Day 60 – The Key Stage 1 SATs Myth

Don’t forget to come to our meetings this week…Beauchamp 7pm Mon, Woodside 7pm Tue, Harrold Village Hall 7pm Wed, Bromham Village Hall 8:15pm Thu…

Another one of the great myths that the Education mafia is allowing to become “truth” is that Bedford performs poorly at GCSE despite brilliant Key Stage 1 SATs results which outperform everyone else…and the official consultation meetings showed some incredibly poor graphs to demonstrate this (in Excel – and no professional statistician uses Excel for plots, believe me)…

Beware of complex problems that are shown to have simple solutions – somebody is trying to mislead you.

The problem is that they do not compare like with like. Apples and pears yet again, although I am tempted to call this apples and avocados (like our statistical neighbours mostly having grammar schools). What they should be doing of course is following individual children through the educational system from age 4 (baseline tests) to age 18 (A-levels or equivalent). By comparing one cohort of children at Key Stage 1 with another at Key Stage 4, any comparison is confused (confounded we in the stats world call it) with the cohort effect.

One of the reasons why this is particularly bad in Bedford is that many children attend state lower schools before going on to the independent sector – around a quarter of all GCSE candidates in Bedford are at private schools. Nobody knows how many pupils take KS1 tests in Bedford Borough state schools but are not present in Bedford Borough’s state GCSE results. NOBODY KNOWS.

Another reason is that, especially in the Sandy and Wootton pyramids, some of our pupils cross over into Central Bedfordshire’s school system at some point – the school systems are intertwined. So, yet again, we are not comparing like with like.

There is also an argument that some lower schools, having no responsibility for progress after KS1, are encouraged by their school improvement partners (SIPs) to ensure that their teacher-assessed KS1 SATs are representative of what their pupils would achieve “on a good day”. This is an entirely positive process for all involved, and no implied criticism is intended of teachers, heads or SIPs. However, it does, then make it difficult for middle school teachers at KS2 to show the progress required by their SIPs.

The really important point here is that pupils’ results “recover” over time and our children do no worse, and probably better, than truly similar authorities such as Milton Keynes and Swindon once they get to GCSE.
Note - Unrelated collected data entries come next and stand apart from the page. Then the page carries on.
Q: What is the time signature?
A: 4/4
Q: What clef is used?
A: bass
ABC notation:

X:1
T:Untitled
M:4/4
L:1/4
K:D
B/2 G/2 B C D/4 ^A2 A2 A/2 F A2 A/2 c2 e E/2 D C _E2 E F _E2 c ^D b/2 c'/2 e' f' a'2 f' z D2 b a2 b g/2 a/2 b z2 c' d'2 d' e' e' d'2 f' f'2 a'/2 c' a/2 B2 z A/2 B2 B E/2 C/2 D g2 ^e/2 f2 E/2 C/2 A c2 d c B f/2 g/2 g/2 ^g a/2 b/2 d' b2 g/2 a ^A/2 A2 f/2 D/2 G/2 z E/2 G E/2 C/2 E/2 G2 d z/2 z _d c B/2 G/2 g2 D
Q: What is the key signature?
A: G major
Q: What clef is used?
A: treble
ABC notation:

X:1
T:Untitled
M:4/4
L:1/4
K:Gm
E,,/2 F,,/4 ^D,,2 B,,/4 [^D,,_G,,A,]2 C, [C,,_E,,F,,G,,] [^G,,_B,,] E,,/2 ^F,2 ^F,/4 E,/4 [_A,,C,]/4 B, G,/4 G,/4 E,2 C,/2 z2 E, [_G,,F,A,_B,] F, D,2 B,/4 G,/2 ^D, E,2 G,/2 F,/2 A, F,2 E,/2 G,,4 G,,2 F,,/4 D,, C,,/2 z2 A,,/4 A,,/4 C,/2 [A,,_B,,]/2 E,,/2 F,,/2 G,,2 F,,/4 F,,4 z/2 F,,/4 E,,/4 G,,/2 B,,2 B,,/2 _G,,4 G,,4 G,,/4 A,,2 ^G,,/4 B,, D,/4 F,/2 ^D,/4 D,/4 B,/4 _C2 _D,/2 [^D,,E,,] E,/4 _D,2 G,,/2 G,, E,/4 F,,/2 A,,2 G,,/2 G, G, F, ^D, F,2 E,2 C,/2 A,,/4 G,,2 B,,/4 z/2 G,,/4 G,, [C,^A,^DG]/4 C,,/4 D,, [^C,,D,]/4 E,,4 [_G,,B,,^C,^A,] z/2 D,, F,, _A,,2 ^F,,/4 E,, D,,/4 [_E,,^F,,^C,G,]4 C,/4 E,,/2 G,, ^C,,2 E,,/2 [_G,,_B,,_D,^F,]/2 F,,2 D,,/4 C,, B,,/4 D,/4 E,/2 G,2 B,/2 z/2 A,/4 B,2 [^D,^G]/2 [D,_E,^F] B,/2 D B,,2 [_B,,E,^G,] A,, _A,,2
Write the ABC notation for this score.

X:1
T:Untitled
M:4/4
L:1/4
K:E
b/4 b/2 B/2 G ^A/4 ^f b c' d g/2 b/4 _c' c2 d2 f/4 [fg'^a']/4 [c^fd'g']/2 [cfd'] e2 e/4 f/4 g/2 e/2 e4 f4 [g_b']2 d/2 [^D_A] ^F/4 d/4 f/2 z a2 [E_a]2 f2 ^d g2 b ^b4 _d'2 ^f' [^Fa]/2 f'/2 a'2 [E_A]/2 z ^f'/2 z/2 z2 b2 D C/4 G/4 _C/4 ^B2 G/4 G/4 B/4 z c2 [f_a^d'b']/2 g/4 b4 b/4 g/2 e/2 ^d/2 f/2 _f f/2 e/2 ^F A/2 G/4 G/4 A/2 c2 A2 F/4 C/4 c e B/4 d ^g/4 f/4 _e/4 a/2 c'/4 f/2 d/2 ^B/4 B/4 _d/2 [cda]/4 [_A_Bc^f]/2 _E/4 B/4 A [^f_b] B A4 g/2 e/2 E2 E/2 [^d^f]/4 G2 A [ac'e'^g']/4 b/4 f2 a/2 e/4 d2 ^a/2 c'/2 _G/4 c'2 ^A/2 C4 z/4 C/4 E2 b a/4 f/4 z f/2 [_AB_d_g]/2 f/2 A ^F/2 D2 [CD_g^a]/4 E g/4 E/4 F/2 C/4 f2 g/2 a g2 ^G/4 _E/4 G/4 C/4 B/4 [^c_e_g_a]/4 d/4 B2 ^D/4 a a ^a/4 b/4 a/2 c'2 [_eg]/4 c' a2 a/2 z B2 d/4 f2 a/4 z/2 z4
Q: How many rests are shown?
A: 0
Hmm…the bureaucrats said at the Biddenham open meeting that they have a professional statistician working for them…maybe they’d like to run these figures by an independent and properly qualified educational statistician for comment…SMS could put them in touch with a few via the Royal Statistical Society.

5 Responses to Day 60 – The Key Stage 1 SATs Myth

  1. JamesD says:

    Sorry SMS, but the Education Officers also explained that whatever the true differences are between Bedford Borough and our Statistical Neighbours the DCSF, OfSTED etc only care about the raw results. The Council Officers are held to account for these results so whatever is driving the GCSE performance in reality does not matter to them!
    Remember it is not the Councillors’ fault that Bedfordshire spent less on education than the English average or than our better performing Statistical Neighbours. It is not the Officers’ fault that they did not enforce good transition arrangements until after the 2006 decision to retain 3-Tier. It is all the fault of school structure – so no one has to take responsibility.
    PS Who pays the salaries of these Education Officers – the Council Tax payers of Bedford or the DCSF?

    • A Governor says:

      “The Council Officers are held to account for these results so whatever is driving the GCSE performance in reality does not matter to them!”….

      ….except that, without having a full understanding of the what *is* driving the GCSE performance you cannot be certain that any change you initiate is going to influence them – or even influence them in the direction you want.

      In other words, it should still matter to them very much, even if they think the comparisons are “unfair”.

  2. jack says:

    I’m a kid at Middle School and I am privilaged that the openings to my learning for opporunity to prepare for my upper schooling was given to me at middle school. I have a cousin in St Albans who is the same age as me and we where discussing the differences between 2 teir and 3 teir as we have in Bedford. The big difference is that she was unable to progress in Physical eduction where she feels her skill is, she unable to access this in year 5 and also the opportunity to conduct science experiements in well equipt sciene labs or hands on in FTT. The difference is that they stay in the same class until they go to Senior school where they join a large number of pupulis. Her grades/sats/level are a lot lower than is expect of our school after discussing at great length we decided that being 3 teir was better and gave greater opportunity than 2 teir. I also have a cusoin who goes to private school in St Ablans and he is taken his GCSE’s (aged 16) the family think he is really clever but I pointed out that in yr8 their where a number of children taken GCSE’s without paying for this unique opportunity! My other cusion expressed that she would love to go to school in Bedford as she felt it gave more and wider experience of subjects. I feel that if I had stayed at lower school for an extra 2 yrs I would not been able to cope with all the future organisation/pressures that upper schools hold. Do we as children in middle school have a say, be honest don’t avoid the point!